Here we go. The 2015 Kansas Legislative session kicked off this week with a bang and the message is loud and clear ― the Brownback administration is doubling down.
What are the stakes? The viability of our state economy and the quality of life for all Kansans. Governor Brownback’s State of the State address reiterated his continued priority to remake Kansas into a Christian Conservative state. The coming months are sure to challenge every platform position, every moderate value that MainStream Coalition members seek to preserve.
- Continue on the path to zero out income taxes
- Amend the constitution to appoint supreme court justices via a partisan process
- Make all local elections partisan, by shifting all elections to the fall
- Adopt a new school finance formula, rather than adequately fund the existing one
- Amend the constitution to make state debt a general obligation to be paid first
- Remain the most pro-life state in America
- Promote strong healthy marriages and families
- Continue to drop ‘unhealthy’ Kansans from social service safety nets and call it success
- [Service] is a “God-given responsibility that we, as elected officials must accept and act upon.”
The $1.2 Billion elephant in the room is Governor Brownback’s zero income tax policy that has brought Kansas back to post-recessionary deficits of alarming proportions… and no safety net in sight. First order of business, the newly re-elected legislators must decide how to plug the projected $279 million budget deficit for this current fiscal year, ending June 2015. Revenue projections for FY2016 confront the Brownback administration with another $436 million shortfall as well as a $550 million tab to back fill the education budget for our Kansas public schools.
Unfortunately, the prevailing sentiment among the recently re-elected officials who brought us to this juncture is that Kansas government services are wasteful programs with more than enough money to get the job done. Their solution to the budget crisis is to demand that government programs just learn how to manage resources more effectively. We can expect House and Senate Committee Chairs to prioritize bills that cut or borrow from existing revenue streams.
Concerns for the hundreds of thousands of Kansans left behind, and out in the cold on side of this new experimental road, were expressed by Senator Hensley, in his response to the State of the State address:
- “From 2007 to 2009, the loss of revenue to Kansas was $600 million, due to the greatest national economic downturn since the Great Depression. Last year alone our state’s revenue dropped by $700 million.”
- “This loss of revenue resulted in our state’s credit rating being downgraded twice by two different credit rating agencies.”
- “The nation as a whole has seen record private-sector job growth, but Kansas continues to lag behind. In Kansas City, the Missouri side has seen four times the job growth than the Kansas side.”
- “150,000 Kansans who have been denied health care coverage and the dozens of rural hospitals at risk of closing their doors because the Governor refuses to expand Medicaid.”

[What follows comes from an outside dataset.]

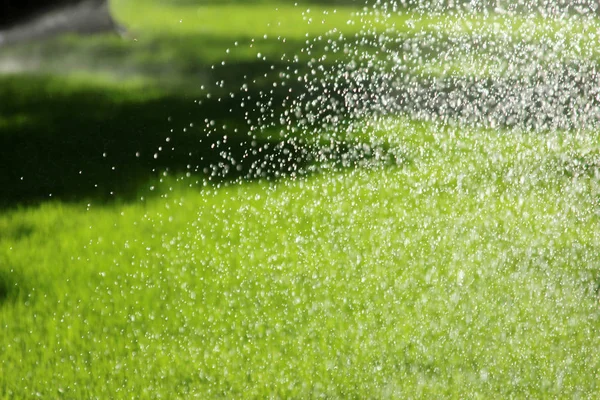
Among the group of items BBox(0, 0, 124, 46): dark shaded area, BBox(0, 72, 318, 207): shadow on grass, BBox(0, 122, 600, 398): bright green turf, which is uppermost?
BBox(0, 0, 124, 46): dark shaded area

- “The number of homeless children attending Kansas schools has tripled since the Great Recession. Child poverty has increased every year since the Governor took office, and for the first time, one-half of all Kansas school children qualify for free or reduced lunch. For many, their only meals of the day come from their school cafeteria.”
- “… the single largest cut to public school funding in state history, … they violated their constitutional duty. This cut has threatened the quality of education Kansas children receive all across our state. Class sizes increased. Schools closed. Teachers were laid off. Test scores dropped.”